CHALLENGE: Could you reproduce every line of the data below word for word, from the first line to the last?

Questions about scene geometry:

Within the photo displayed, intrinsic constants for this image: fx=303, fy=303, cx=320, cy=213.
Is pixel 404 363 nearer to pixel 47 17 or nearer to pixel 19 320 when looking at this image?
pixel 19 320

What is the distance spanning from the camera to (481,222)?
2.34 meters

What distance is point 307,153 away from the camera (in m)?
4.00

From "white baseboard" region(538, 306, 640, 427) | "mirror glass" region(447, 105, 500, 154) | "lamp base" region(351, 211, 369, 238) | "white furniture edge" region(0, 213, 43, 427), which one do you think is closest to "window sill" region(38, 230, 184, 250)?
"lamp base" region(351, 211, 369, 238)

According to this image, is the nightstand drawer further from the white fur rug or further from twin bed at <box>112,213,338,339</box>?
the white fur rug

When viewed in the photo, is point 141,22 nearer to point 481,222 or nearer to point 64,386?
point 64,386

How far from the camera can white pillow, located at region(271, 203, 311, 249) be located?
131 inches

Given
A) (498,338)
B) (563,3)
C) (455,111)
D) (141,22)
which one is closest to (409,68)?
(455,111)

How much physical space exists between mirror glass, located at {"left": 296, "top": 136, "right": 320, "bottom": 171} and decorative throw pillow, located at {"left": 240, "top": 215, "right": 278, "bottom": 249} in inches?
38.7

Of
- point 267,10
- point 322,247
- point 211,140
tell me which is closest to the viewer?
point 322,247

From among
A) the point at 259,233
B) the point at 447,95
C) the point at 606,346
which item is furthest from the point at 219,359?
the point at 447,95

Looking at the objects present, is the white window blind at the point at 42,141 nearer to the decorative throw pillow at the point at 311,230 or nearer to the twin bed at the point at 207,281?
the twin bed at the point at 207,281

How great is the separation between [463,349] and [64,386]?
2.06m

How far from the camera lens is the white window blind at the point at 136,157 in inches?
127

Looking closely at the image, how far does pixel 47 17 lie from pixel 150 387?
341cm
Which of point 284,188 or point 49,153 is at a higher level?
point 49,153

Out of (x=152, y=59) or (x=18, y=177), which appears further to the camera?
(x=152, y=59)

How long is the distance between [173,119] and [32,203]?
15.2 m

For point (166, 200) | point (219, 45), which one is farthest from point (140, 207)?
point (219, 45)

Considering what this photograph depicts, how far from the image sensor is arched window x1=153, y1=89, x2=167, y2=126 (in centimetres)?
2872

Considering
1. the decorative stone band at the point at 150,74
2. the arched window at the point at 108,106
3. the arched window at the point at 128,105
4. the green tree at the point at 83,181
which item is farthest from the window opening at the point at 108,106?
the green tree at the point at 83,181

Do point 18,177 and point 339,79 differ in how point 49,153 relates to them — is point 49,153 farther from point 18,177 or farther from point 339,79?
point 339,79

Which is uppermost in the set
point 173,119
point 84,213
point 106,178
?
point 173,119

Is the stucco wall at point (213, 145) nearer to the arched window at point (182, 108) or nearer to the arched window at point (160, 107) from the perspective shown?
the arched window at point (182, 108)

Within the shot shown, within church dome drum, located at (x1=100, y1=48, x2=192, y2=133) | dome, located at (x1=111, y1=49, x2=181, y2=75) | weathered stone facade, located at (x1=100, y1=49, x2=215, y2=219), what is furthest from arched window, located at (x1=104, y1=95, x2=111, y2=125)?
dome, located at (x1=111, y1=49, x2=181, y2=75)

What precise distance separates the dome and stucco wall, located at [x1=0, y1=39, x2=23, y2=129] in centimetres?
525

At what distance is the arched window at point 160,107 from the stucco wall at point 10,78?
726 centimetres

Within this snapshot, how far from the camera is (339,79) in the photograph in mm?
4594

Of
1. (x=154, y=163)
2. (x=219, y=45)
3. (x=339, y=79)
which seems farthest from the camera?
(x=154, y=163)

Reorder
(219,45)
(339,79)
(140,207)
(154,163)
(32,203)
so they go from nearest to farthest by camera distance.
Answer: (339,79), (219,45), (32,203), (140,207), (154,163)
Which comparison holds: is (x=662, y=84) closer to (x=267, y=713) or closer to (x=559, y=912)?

FINISHED EXERCISE:
Within the photo displayed, intrinsic constants for this image: fx=303, fy=303, cx=320, cy=213.
Is pixel 404 363 nearer to pixel 47 17 or nearer to pixel 19 320 when looking at this image?
pixel 19 320

What is the distance spanning from the camera to (481,222)?
2.34 meters

What distance is point 307,153 away from the camera (in m)?
4.00

From "white baseboard" region(538, 306, 640, 427) | "mirror glass" region(447, 105, 500, 154) | "lamp base" region(351, 211, 369, 238) | "white furniture edge" region(0, 213, 43, 427), which one do you think is closest to "window sill" region(38, 230, 184, 250)?
"lamp base" region(351, 211, 369, 238)

According to this image, is the nightstand drawer further from the white fur rug or further from twin bed at <box>112,213,338,339</box>?
the white fur rug

When viewed in the photo, is point 141,22 nearer to point 481,222 or nearer to point 64,386?
point 64,386

How far from the camera can white pillow, located at region(271, 203, 311, 249) be located?
131 inches

Given
A) (498,338)
B) (563,3)
C) (455,111)
D) (141,22)
which one is closest to (409,68)?
(455,111)

How much physical space exists between mirror glass, located at {"left": 296, "top": 136, "right": 320, "bottom": 171} and decorative throw pillow, located at {"left": 240, "top": 215, "right": 278, "bottom": 249} in inches?
38.7

Of
- point 267,10
- point 322,247
- point 211,140
tell me which is closest to the viewer?
point 322,247

From among
A) the point at 259,233
B) the point at 447,95
C) the point at 606,346
which item is furthest from the point at 219,359?
the point at 447,95

Looking at the objects present, is the white window blind at the point at 42,141 nearer to the decorative throw pillow at the point at 311,230 or nearer to the twin bed at the point at 207,281?
the twin bed at the point at 207,281

How great is the separation between [463,349] and [64,386]?
2.06m

How far from the camera lens is the white window blind at the point at 136,157 in inches?
127

Looking closely at the image, how far does pixel 47 17 lie from pixel 150 387?
341cm
Which of point 284,188 or point 49,153 is at a higher level?
point 49,153

Out of (x=152, y=59) or (x=18, y=177), which appears further to the camera?
(x=152, y=59)

How long is the distance between [173,119] and [32,203]?
15.2 m

For point (166, 200) | point (219, 45), which one is farthest from point (140, 207)?
point (219, 45)

Considering what this photograph depicts, how far from the image sensor is arched window x1=153, y1=89, x2=167, y2=126 (in centimetres)?
2872

Considering
1. the decorative stone band at the point at 150,74
2. the arched window at the point at 108,106
3. the arched window at the point at 128,105
4. the green tree at the point at 83,181
which item is farthest from the window opening at the point at 108,106?
the green tree at the point at 83,181

Do point 18,177 and point 339,79 differ in how point 49,153 relates to them — is point 49,153 farther from point 18,177 or farther from point 339,79?
point 339,79

Which is uppermost in the set
point 173,119
point 84,213
point 106,178
?
point 173,119

Is the stucco wall at point (213, 145) nearer to the arched window at point (182, 108) or nearer to the arched window at point (160, 107) from the perspective shown?
the arched window at point (182, 108)

Within the shot shown, within church dome drum, located at (x1=100, y1=48, x2=192, y2=133) | dome, located at (x1=111, y1=49, x2=181, y2=75) | weathered stone facade, located at (x1=100, y1=49, x2=215, y2=219), what is furthest from arched window, located at (x1=104, y1=95, x2=111, y2=125)?
dome, located at (x1=111, y1=49, x2=181, y2=75)

What precise distance separates the dome and stucco wall, located at [x1=0, y1=39, x2=23, y2=129] in centimetres?
525

At what distance is the arched window at point 160,107 from the stucco wall at point 10,78?
726 centimetres

Within this snapshot, how far from the camera is (339,79) in the photograph in mm?
4594

Of
1. (x=154, y=163)
2. (x=219, y=45)
3. (x=339, y=79)
which seems farthest from the camera?
(x=154, y=163)

Reorder
(219,45)
(339,79)
(140,207)
(154,163)
(32,203)
so they go from nearest to farthest by camera distance.
Answer: (339,79), (219,45), (32,203), (140,207), (154,163)
Which comparison holds: is (x=662, y=84) closer to (x=267, y=713) or closer to (x=559, y=912)?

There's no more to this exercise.